In an anchorage, we’re our own little floating island. In a marina, we’re just a condo tied to the dock – not that that’s bad. But this is why we were at anchor 27 nights out of 30. The west coast has some of the best anchorages – protected, remote, quiet, beautiful – and they were the highlight of this year’s trip.
Our boat did great this year, with no major breakages (unlike our first summer cruise) – probably thanks to 2 1/2 years worth of projects. Solar was undoubtedly our MVP new addition this year. Our 200 Ah battery bank never went below 90% (by prioritizing fridge use to daytime hours), and we were able to run our fridge much more, keeping beers cold and food spoilage-free. With 200 Watts of solar, we had more than we could actually use – granted, July had ample sun pretty much every day, so conditions were ideal.
We did have a few minor breakages:
- My Nexus 5x phone. Cause: Known hardware defect by the manufacturer (LG).
- An oar for our dinghy snapped in half. Cause: Weak point at the junction in the collapsible aluminum oar. Or maybe I row too hard.

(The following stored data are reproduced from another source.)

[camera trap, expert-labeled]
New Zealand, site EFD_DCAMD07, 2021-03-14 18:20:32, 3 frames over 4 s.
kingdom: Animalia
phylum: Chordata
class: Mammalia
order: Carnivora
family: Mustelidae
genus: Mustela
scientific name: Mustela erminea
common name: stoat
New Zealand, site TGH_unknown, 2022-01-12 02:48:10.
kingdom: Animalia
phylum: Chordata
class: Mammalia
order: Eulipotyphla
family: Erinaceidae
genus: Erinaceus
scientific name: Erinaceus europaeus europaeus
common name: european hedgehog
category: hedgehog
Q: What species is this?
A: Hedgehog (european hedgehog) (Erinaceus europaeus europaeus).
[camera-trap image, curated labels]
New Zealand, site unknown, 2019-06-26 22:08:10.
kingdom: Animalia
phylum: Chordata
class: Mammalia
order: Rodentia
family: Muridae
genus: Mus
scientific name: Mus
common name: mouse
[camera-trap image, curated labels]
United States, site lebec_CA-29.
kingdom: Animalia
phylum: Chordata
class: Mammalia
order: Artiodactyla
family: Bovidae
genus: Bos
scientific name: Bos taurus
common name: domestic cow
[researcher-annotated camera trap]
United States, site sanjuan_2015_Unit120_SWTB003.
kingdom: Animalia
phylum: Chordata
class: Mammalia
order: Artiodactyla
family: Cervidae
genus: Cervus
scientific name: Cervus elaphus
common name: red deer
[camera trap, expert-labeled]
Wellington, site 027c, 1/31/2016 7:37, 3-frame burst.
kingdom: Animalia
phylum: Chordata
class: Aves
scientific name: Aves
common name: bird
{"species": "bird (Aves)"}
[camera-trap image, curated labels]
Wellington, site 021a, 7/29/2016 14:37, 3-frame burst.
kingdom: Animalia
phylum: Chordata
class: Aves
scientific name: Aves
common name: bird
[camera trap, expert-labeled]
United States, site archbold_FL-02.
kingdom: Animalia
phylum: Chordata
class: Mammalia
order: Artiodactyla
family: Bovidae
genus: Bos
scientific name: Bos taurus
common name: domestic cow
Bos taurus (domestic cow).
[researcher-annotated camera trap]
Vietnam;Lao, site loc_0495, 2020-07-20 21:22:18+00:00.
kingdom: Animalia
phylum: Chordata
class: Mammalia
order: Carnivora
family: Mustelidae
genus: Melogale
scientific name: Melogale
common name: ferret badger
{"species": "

- Docking pole. Cause: I was trying to use it to free a kelp farm that got stuck on our rudder in a channel north of Tofino, while sailing at 1-2 kts. The pressure holding the 5-6 full kelp plants was too much, and I ended up getting in the dinghy (while sailing slow) and freeing it from there with the remaining half of the docking pole.
- The water temperature sensor of our Airmar depth/speed/temp transducer stopped working. It’s saying 120-130 F water temps, which is obviously not correct. Cause: Hardware failure. Airmar says I’ll need to replace it (and I’m 2 months past the 2 year warranty, so they say they can’t replace it under warranty).
The rerig was also a nice peace-of-mind addition, meaning we didn’t have to worry when we were pounding upwind in the eastern Strait. I still hadn’t gotten the rig tune perfect though, and upwind in 15-20 pointed out some tuning issues which I fixed during the cruise (main shrouds needed to be tighter, and aft lowers were too loose).
Our new genoa, by Doyle Sails, was also a great addition. It meant we were able to sail better upwind than we could previously with our blown-out genoa, and especially in 15-20 kt winds because it reefs better.
Although one month felt short, I’m looking forward to the upcoming seasons – short local sails to Seattle favorites in the fall as the leaves start changing color and the days grow cooler. It’s amazing how many great anchorages are less than 10 miles from Seattle – Blakely Harbor, Blake Island, Poulsbo, Port Madison – and in the off-season, these are some of my favorites. Even the oft-dreaded winter has things to look forward to – project season, with an occasional weekend sail, along with winter’s 50 kt gales which are fun to ride out snug in the marina.